After what seemed like forever, the rest of the judges finally came to their senses and decided to go elsewhere. So we headed to Salt and Pepper, a local bar where impromptu salsa dancing is known to take place. With still no sign of the Dutch Jesus, I finally resigned myself to the fact that he wasn’t coming. I hit the dance floor with wild abandon, swigging back cocktails, and giggling like I was on laughing gas. Then out of nowhere another judge named Ray turned his head towards the door and said, "Girl look at that."

In walked one of the tallest, blondest, most blue-eyed men I had ever seen in my life.

His long, scraggly hair was several inches past his shoulders. He was wearing a beat-up red tank top and a pair of cargo pants. He looked like ... a blond Jesus. I knew my powers of manifestation were powerful, but this was some voodoo fucking shit. I wondered if I should start some sort of coven when I got home.

"Girl you need to hook up with that. Look how tall he is. Can you imagine how big his dick is?" Ray continued.

"I don’t know, but I’m going to find out!" I replied. I know you can’t always tell what a guy is packing in his pants from looking at him, but mere height proportions would dictate he had a baby’s arm down below.

"So are you from here?" I asked coyly as I sat next to him. It was the cheesiest line ever invented, but I have the pick-up skills of a monkey.

He turned to face me. He was so unbelievably hot I felt like I was looking at the sun.

"Yeah kind of. Well I’m from the Netherlands, but I live here now. Where are you from?"

"New York. I’m here judging a pageant."

"So can I buy you a drink?"

And with those magic words, the flirting began.

Turns out the Dutch Jesus was six-foot-seven. I’m 5 feet 1 inch. 5 feet 5 inches tops in heels. The mere idea of his height was making my panties moist. A mere forty-five minutes later — after my fellow judges made me promise that I would relay all stories tomorrow and making the Dutch Jesus swear he would take good care of me — we were in Jesus’s truck on the way back to my hotel. (For the record, I would normally never get in some random dude’s car, but yet again I figured it was fine since God sent him to me).

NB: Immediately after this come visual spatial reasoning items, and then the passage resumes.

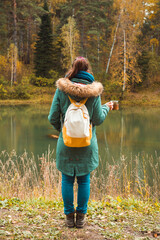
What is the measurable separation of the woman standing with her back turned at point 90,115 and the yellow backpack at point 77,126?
3.2 inches

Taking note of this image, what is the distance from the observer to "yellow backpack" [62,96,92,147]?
85.4 inches

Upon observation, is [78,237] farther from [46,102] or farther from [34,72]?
[34,72]

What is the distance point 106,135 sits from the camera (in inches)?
487

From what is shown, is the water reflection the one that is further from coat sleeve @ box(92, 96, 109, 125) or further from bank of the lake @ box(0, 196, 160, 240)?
coat sleeve @ box(92, 96, 109, 125)

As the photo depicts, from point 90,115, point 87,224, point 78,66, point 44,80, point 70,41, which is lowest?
point 87,224

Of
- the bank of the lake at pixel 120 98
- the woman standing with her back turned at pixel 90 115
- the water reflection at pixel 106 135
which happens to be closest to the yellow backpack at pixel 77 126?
the woman standing with her back turned at pixel 90 115

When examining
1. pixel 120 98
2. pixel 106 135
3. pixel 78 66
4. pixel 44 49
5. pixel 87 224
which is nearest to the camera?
pixel 78 66

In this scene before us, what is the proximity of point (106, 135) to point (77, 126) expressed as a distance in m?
10.3

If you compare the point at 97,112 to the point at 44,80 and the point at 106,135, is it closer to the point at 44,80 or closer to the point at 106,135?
the point at 106,135

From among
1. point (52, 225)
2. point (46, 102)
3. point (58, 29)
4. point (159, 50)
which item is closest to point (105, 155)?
point (52, 225)

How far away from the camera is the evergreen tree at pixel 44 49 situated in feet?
88.4

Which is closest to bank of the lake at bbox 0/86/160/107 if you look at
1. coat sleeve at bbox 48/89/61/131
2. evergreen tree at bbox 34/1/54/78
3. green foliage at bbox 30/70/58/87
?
green foliage at bbox 30/70/58/87

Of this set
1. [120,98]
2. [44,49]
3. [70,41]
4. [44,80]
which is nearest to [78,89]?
[120,98]

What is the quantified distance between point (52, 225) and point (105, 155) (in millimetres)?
6225
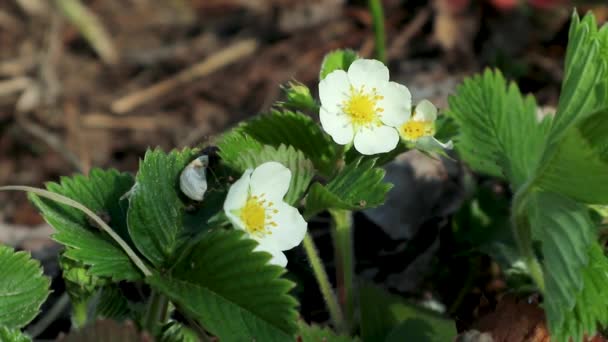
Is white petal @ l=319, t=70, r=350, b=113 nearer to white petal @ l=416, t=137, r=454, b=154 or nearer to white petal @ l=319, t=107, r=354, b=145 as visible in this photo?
white petal @ l=319, t=107, r=354, b=145

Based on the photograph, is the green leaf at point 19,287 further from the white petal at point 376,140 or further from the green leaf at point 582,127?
the green leaf at point 582,127

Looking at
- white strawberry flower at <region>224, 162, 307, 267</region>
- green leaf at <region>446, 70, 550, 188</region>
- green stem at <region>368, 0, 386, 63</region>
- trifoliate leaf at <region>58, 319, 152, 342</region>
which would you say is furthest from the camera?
green stem at <region>368, 0, 386, 63</region>

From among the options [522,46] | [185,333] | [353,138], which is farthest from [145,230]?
[522,46]

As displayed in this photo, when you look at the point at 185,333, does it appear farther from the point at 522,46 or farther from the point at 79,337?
the point at 522,46

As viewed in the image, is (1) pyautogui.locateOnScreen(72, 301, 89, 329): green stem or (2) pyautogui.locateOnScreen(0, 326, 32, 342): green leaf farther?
(1) pyautogui.locateOnScreen(72, 301, 89, 329): green stem

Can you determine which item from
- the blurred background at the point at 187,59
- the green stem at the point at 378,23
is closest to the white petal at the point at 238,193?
the green stem at the point at 378,23

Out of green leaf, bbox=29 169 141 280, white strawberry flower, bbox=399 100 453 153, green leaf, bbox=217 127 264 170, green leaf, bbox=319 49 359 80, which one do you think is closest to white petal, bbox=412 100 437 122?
white strawberry flower, bbox=399 100 453 153
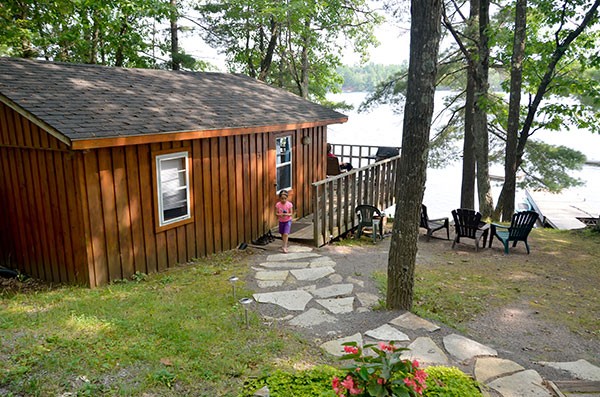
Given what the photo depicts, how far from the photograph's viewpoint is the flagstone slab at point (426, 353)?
4.32 meters

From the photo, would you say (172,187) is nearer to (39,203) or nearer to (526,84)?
(39,203)

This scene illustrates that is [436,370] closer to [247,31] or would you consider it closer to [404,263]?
[404,263]

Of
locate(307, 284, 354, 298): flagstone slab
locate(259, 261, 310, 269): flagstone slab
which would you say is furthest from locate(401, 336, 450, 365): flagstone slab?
locate(259, 261, 310, 269): flagstone slab

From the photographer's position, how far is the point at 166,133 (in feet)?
23.5

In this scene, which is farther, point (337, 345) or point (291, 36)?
point (291, 36)

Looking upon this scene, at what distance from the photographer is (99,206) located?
6.70 m

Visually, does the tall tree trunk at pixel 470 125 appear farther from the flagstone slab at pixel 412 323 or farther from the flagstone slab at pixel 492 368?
the flagstone slab at pixel 492 368

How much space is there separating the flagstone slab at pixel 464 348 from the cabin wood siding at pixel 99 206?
4.91 meters

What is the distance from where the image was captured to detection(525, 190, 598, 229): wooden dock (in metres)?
20.7

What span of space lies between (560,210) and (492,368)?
78.4 ft

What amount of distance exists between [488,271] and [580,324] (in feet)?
7.51

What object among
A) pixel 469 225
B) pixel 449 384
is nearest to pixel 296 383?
pixel 449 384

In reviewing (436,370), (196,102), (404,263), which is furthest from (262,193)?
(436,370)

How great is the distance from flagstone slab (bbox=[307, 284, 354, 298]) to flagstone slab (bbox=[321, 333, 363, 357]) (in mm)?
1342
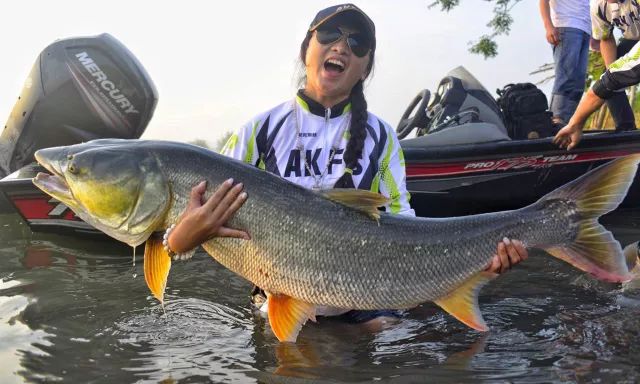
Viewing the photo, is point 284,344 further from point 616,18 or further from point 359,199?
point 616,18

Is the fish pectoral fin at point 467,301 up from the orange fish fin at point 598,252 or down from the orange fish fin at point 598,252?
down

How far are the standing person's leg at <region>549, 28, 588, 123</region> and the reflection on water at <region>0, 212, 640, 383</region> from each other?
2.84 metres

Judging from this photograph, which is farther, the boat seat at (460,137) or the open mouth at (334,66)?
the boat seat at (460,137)

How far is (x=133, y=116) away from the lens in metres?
6.12

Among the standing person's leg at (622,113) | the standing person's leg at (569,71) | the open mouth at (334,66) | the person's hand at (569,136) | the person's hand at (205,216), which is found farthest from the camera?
the standing person's leg at (569,71)

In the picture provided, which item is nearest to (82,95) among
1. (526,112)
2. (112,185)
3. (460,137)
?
(112,185)

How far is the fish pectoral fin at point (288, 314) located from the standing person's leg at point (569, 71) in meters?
5.14

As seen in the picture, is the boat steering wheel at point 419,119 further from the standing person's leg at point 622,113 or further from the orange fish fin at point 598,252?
the orange fish fin at point 598,252

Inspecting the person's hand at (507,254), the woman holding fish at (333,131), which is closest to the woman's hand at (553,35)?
the woman holding fish at (333,131)

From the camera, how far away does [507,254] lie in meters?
2.93

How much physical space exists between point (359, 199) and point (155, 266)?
105 centimetres

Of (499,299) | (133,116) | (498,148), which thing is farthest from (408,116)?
(499,299)

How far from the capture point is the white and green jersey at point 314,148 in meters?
3.73

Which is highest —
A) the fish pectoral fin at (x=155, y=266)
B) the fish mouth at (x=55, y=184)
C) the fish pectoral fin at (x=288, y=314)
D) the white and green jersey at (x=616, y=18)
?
the white and green jersey at (x=616, y=18)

Needless to say, Jesus lived up to my vision. He threw me around, yanked my hair, and did everything he was supposed to do, unlike my friend from the night before. His dick was so immense, it actually made wind tunnel sounds as it went in and out.

The next morning after he went to work, I got up and did a dance of joy. I looked in the mirror to check out my post-coital glow. Actually, I didn’t have much of a glow but I did look like I had been electrocuted. My hair was completely frizzy and knotted in the back. Nonetheless, I could now go back home feeling redeemed from my previous night of bad sex.

And to think people say The Secret is bullshit. They don’t know about the Dutch Jesus.